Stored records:
* * * * *

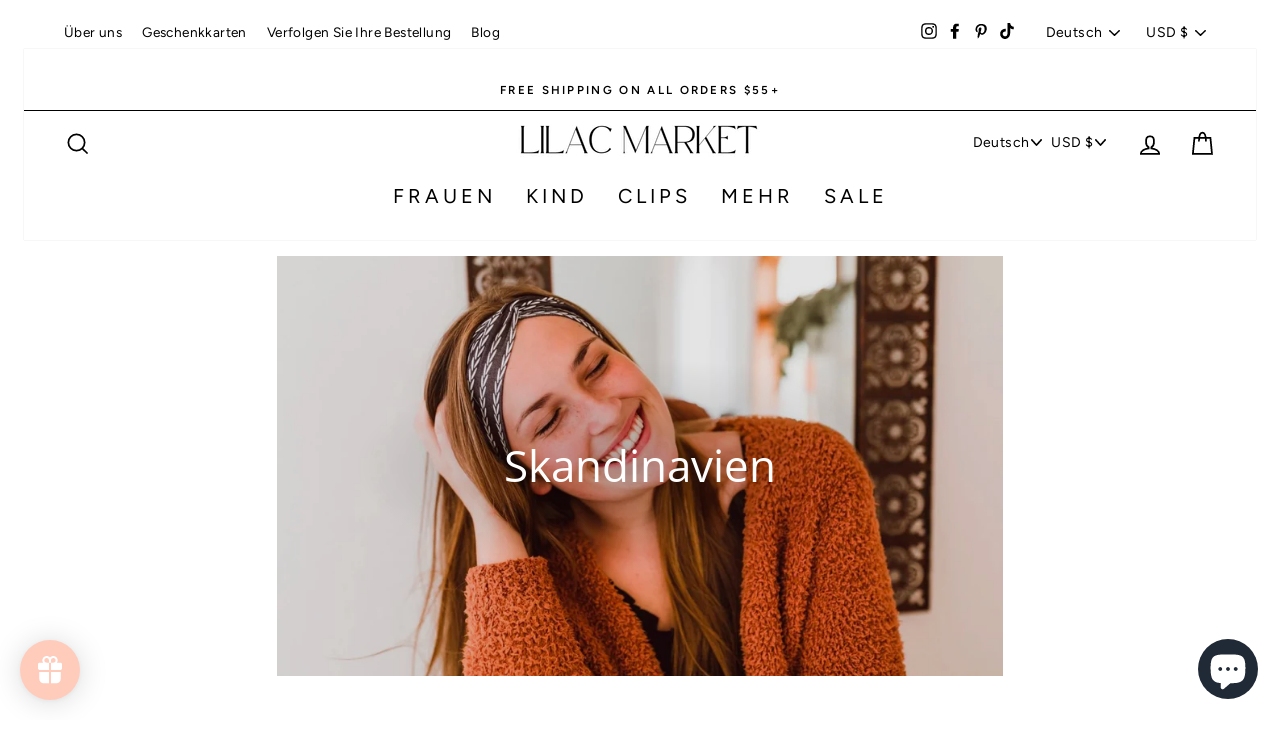

--- FILE ---
content_type: application/x-javascript
request_url: https://app.sealsubscriptions.com/shopify/public/status/shop/lilac-market-headbands.myshopify.com.js?1768424187
body_size: -261
content:
var sealsubscriptions_settings_updated='1734853929c';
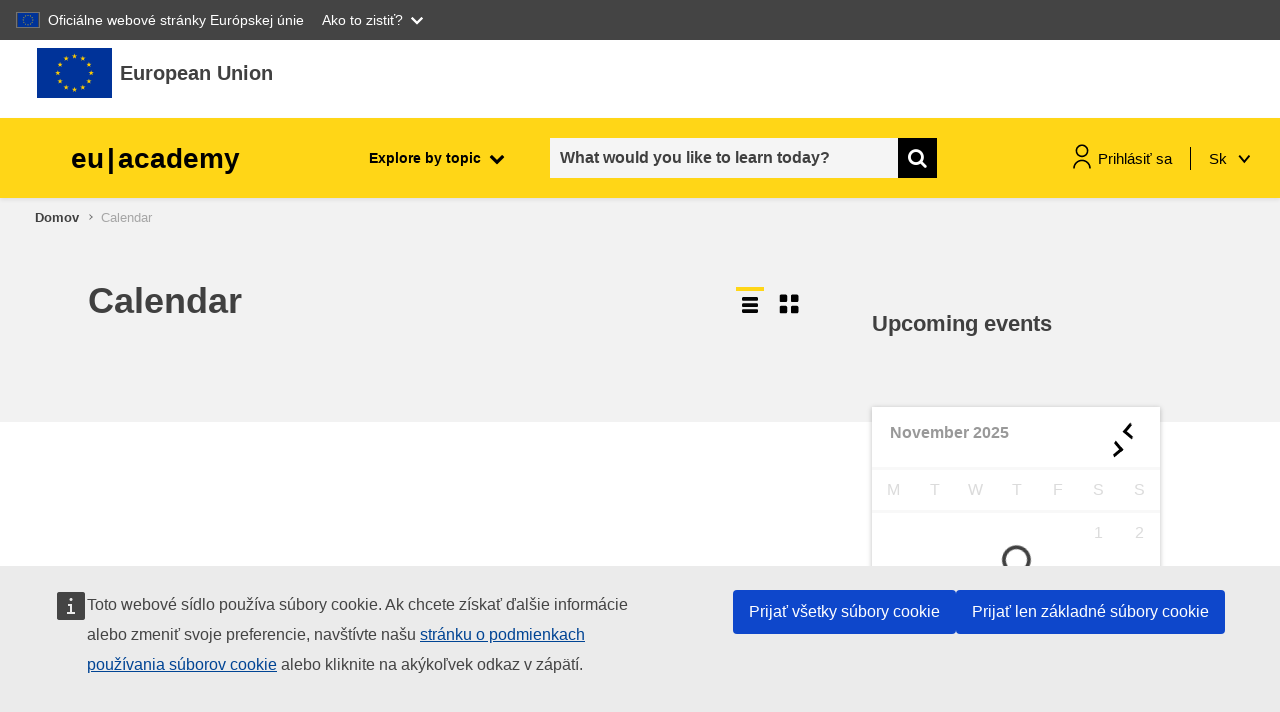

--- FILE ---
content_type: image/svg+xml
request_url: https://academy.europa.eu/pluginfile.php/1/local_euacademy/categoryimage/11/gender%20inequality%20%20inclusion.svg
body_size: 256
content:
<svg width="43" height="40" viewBox="0 0 43 40" fill="none" xmlns="http://www.w3.org/2000/svg">
<path d="M12.3528 28.292V38" stroke="black" stroke-width="2.584" stroke-linecap="round" stroke-linejoin="round"/>
<path d="M8.57166 34.1168H16.1337" stroke="black" stroke-width="2.584" stroke-linecap="round" stroke-linejoin="round"/>
<path d="M12.3526 8.87585C17.573 8.87585 21.8052 13.2225 21.8052 18.5839C21.8052 23.9453 17.573 28.292 12.3526 28.292C7.13226 28.292 2.90002 23.9453 2.90002 18.5839C2.90002 13.2225 7.13226 8.87585 12.3526 8.87585Z" stroke="black" stroke-width="2.584" stroke-linecap="round" stroke-linejoin="round"/>
<path d="M32.0354 11.9313L40.3537 3.38818" stroke="black" stroke-width="2.584" stroke-linecap="round" stroke-linejoin="round"/>
<path d="M18.7489 11.8614C22.4404 8.07011 28.4258 8.07011 32.1173 11.8614C35.8089 15.6528 35.8089 21.7999 32.1173 25.5912C28.4258 29.3825 22.4417 29.3825 18.7501 25.5912C15.0573 21.7999 15.0573 15.6528 18.7489 11.8614Z" stroke="black" stroke-width="2.584" stroke-linecap="round" stroke-linejoin="round"/>
<path d="M32.4135 2.99988H40.9208V11.7371" stroke="black" stroke-width="2.584" stroke-linecap="round" stroke-linejoin="round"/>
</svg>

* * * * *

- [WHAT IS EXPECTED] Count the lines above that contain the word "linejoin". Give only the number.

- [YOUR SOLUTION] 6